[DOCUMENT EXCERPT]

Beard said while a portion of her goal Saturday was to inspire kids, a large part of her role was simply to teach them the fundamentals necessary to swim at a high level.

“Even if it’s something that they’ve been told a hundred times by their coaches, it helps to hear from somebody different,” she said.

Karen Guyt, board vice-president of Olympic Aquatic Club, said Beard’s visit helped breathe fresh air into the kids’ swim season.

“In the spring they get into this funk,” Guyt said.

According to Guyt, her own daughter had decided this winter that she wanted to stop swimming. Her daughter attended Beard’s talk on Saturday, and when it ended she told her mom she’d like to think about starting up again.

Swimmers from age five and up train and compete with the aquatic club. Many of them practice five days a week all year-round. Senior group coach Greg Mercer admitted the training schedule can begin to drain on young swimmers.

“It can be a kind of grating sport sometimes,” Mercer said. “Having the kids see an Olympian, that puts a lot of love in the sport for them.”

Mercer said Amanda has influenced the team’s training even before her visit. Mercer said Taryn often talks shop with her sister and brings the result of those conversations to practice.

“I just met (Amanda) today,” Mercer said, “but she still influences what we do an a somewhat daily basis.”

Mercer grew up in Kitsap County, swimming in Port Orchard throughout his childhood. He swam competitively in Kitsap County around the same time as Nathan Adrian. Mercer said, while the swimming was already competitive at that time, he thinks Kitsap swimming has come a long way in recent years.

“The teams are bigger and overall on a wide scale I think the kids are faster,” Mercer said.

Guyt also spoke confidently of the talent in Kitsap County.

We have a lot of Olympic-calibre swimmers,” Guyt said. “Maybe because it’s cold and wet and rainy and it’s something you can do year-round.”

Beard said the level of talent in western Washington and Kitsap County is a strange but telling phenomenon.

“I think it’s unusual,” Beard said. “Washington is doing something right.”

[/DOCUMENT EXCERPT]
[INPUT DATA]

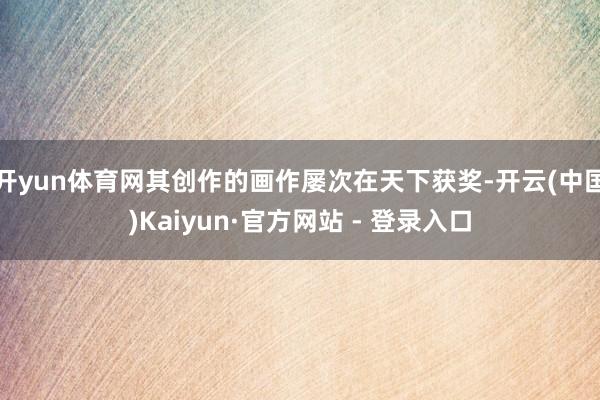 开yun体育网其创作的画作屡次在天下获奖-开云(中国)Kaiyun·官方网站 - 登录入口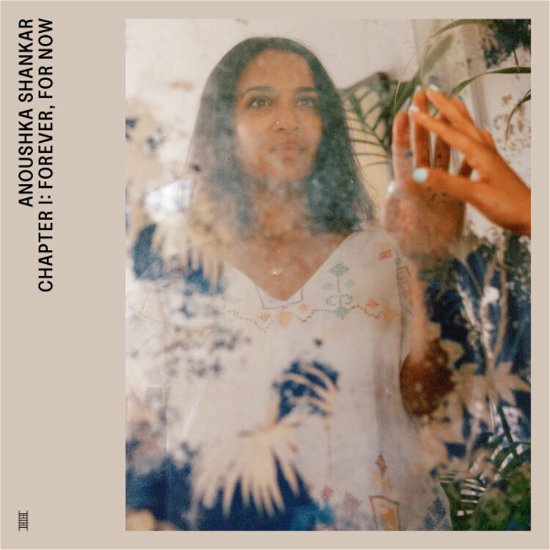 Cover for Anoushka Shankar · Chapter I: Forever, For Now (LP) (2023)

[/INPUT DATA]

§ ACTION ITEM:
Copy out the swimming article in full, reproducing every word and punctuation mark. The lines that appear after the swimming article were taken from a separate source.

§ COMPLETED EXERCISE:
Beard said while a portion of her goal Saturday was to inspire kids, a large part of her role was simply to teach them the fundamentals necessary to swim at a high level.

“Even if it’s something that they’ve been told a hundred times by their coaches, it helps to hear from somebody different,” she said.

Karen Guyt, board vice-president of Olympic Aquatic Club, said Beard’s visit helped breathe fresh air into the kids’ swim season.

“In the spring they get into this funk,” Guyt said.

According to Guyt, her own daughter had decided this winter that she wanted to stop swimming. Her daughter attended Beard’s talk on Saturday, and when it ended she told her mom she’d like to think about starting up again.

Swimmers from age five and up train and compete with the aquatic club. Many of them practice five days a week all year-round. Senior group coach Greg Mercer admitted the training schedule can begin to drain on young swimmers.

“It can be a kind of grating sport sometimes,” Mercer said. “Having the kids see an Olympian, that puts a lot of love in the sport for them.”

Mercer said Amanda has influenced the team’s training even before her visit. Mercer said Taryn often talks shop with her sister and brings the result of those conversations to practice.

“I just met (Amanda) today,” Mercer said, “but she still influences what we do an a somewhat daily basis.”

Mercer grew up in Kitsap County, swimming in Port Orchard throughout his childhood. He swam competitively in Kitsap County around the same time as Nathan Adrian. Mercer said, while the swimming was already competitive at that time, he thinks Kitsap swimming has come a long way in recent years.

“The teams are bigger and overall on a wide scale I think the kids are faster,” Mercer said.

Guyt also spoke confidently of the talent in Kitsap County.

We have a lot of Olympic-calibre swimmers,” Guyt said. “Maybe because it’s cold and wet and rainy and it’s something you can do year-round.”

Beard said the level of talent in western Washington and Kitsap County is a strange but telling phenomenon.

“I think it’s unusual,” Beard said. “Washington is doing something right.”